Was steht im Geheimdienstbericht?
"Der Einsatz von Tränengasen und dem Erstickungsmittel Chlorpikrin durch russische Truppen ist mittlerweile zur Standardpraxis geworden und weit verbreitet", teilten der deutsche Auslandsgeheimdienst sowie der niederländische Militärnachrichtendienst MIVD und der niederländische Nachrichtendienst AIVD gemeinsam mit. Es gebe Beweise, dass das russische Militär Chlorpikrin aus Drohnen abwerfe, um beispielsweise Soldaten aus ihren Schützengräben zu treiben.
Mindestens drei Todesfälle stehen demnach nachweislich im Zusammenhang mit dem Einsatz chemischer Waffen. Mehr als 2.500 verletzte ukrainische Soldaten hätten den Gesundheitsbehörden darüber hinaus Symptome gemeldet, die auf den Einsatz chemischer Waffen schließen lassen, heißt es in dem Bericht. Russland investiere deutlich in sein Chemiewaffenprogramm und versuche offenbar den Kampfmitteleinsatz in Zukunft zu verstärken.
Der niederländische Verteidigungsminister Brekelmans sagte der Nachrichtenagentur Reuters, Russland verstoße eklatant gegen das internationale Chemiewaffen-Übereinkommen, das auf ein weltweites Verbot solcher Waffen abziele. Er forderte strengere Sanktionen gegen Russland. Auch die Bundesregierung wirft Russland einen Verstoß gegen das Chemiewaffen-Übereinkommen vor. Regierungssprecher Kornelius sagte, die Informationen der Geheimdienste passten zu der Feststellung, dass der Krieg mit immer höherer Brutalität und Intensität geführt werde.
Wurde zuvor schon über Chemiewaffen im Ukraine-Krieg berichtet?

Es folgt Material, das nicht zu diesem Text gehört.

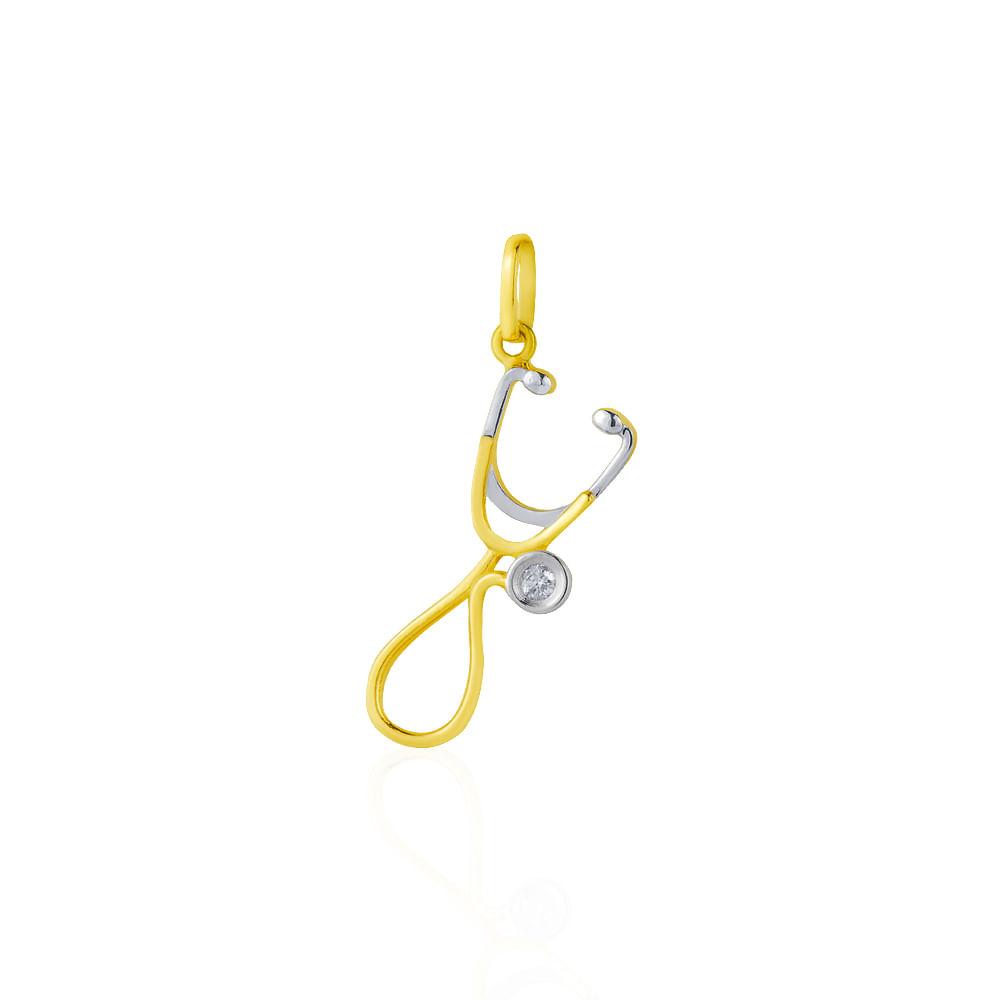 a109e8895e2ac Pingente em Ouro 18k de Formatura Medicina pi18052 - joiasgold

Die USA beschuldigten Russland erstmals im Mai des vergangenen Jahres, Chlorpikrin eingesetzt zu haben. Die Ukraine gibt an, dass Russland chemische Waffen schon mehrere tausend Mal eingesetzt habe, unter anderem während der ukrainischen Offensive in der russischen Region Kursk ab August 2024. Der Einsatz von Chemiewaffen soll nun erneut intensiviert worden sein, melden der BND und die niederländischen Geheimdienste.
Die Organisation für das Verbot chemischer Waffen (OPCW) mit Sitz in Den Haag hatte im vergangenen Jahr noch erklärt, dass die Vorwürfe "unzureichend begründet" seien. Die Organisation war aber bisher nicht um eine vollständige Untersuchung gebeten worden.
Wie reagiert Russland auf die Vorwürfe?
Der Kreml oder das russische Verteidigungsministerium reagierten bislang nicht. Die Sprecherin des russischen Außenministeriums hatte am Mittwoch ihrerseits allerdings gesagt, dass man im Osten der Ukraine ein ukrainisches Versteck mit Sprengkörpern entdeckt habe, die Chlorpikrin enthielten. Die Ukraine hat solche Vorwürfe stets zurückgewiesen.
Wie wirkt Chlorpikrin?
Chlorpikrin ist ein verbotenes Erstickungsmittel. Es ist flüssig, verdampft aber sehr schnell. Es kann zu schweren Reizungen der Haut, der Augen und der Atemwege führen sowie die Lunge schädigen. In hohen Konzentrationen und in geschlossenen Räumen kann das Mittel tödlich sein. Der Stoff wurde unter der Bezeichnung Grünkreuz-1 erstmals von der deutschen Armee im Ersten Weltkrieg eingesetzt.
Diese Nachricht wurde am 04.07.2025 im Programm Deutschlandfunk gesendet.